— EXERCISE OBJECTIVE —
Set down word for word a passage from the excerpt below on tourism in Vatican City. Begin at the words "The largest numbers" and stop after "thefts and incidents.".
------ EXCERPT
The main Tourism in Vatican City are focused in religious tourism and city tourism, including the visit to the Basilica of St. Peter, Saint Peter's Square, the Vatican Museums, the Sistine Chapel, and the Raphael Rooms. Vatican City is quarter of a square mile (0.44 km^{2}) in area, is a popular destination for tourists, especially Catholics wishing to see the Pope or to celebrate their faith.
The largest numbers of pilgrims visit Vatican City at special moments in the liturgical year, such as Christmas or Easter, or during important periods such as the proclamation of a holy year or the funeral and election of a pope.

Tourism is one of the principal sources of revenue in the economy of Vatican City. In 2007 about 4.3 million tourists visited the Vatican Museums alone. Tourism is the main cause of the Vatican's unusually high crime rate: tourists are blamed for various minor thefts and incidents.
------------
------ SOURCE DATA
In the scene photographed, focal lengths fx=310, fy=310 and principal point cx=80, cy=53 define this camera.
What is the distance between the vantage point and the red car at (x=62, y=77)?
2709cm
------------
— THE COMPLETED TASK —
The largest numbers of pilgrims visit Vatican City at special moments in the liturgical year, such as Christmas or Easter, or during important periods such as the proclamation of a holy year or the funeral and election of a pope.

Tourism is one of the principal sources of revenue in the economy of Vatican City. In 2007 about 4.3 million tourists visited the Vatican Museums alone. Tourism is the main cause of the Vatican's unusually high crime rate: tourists are blamed for various minor thefts and incidents.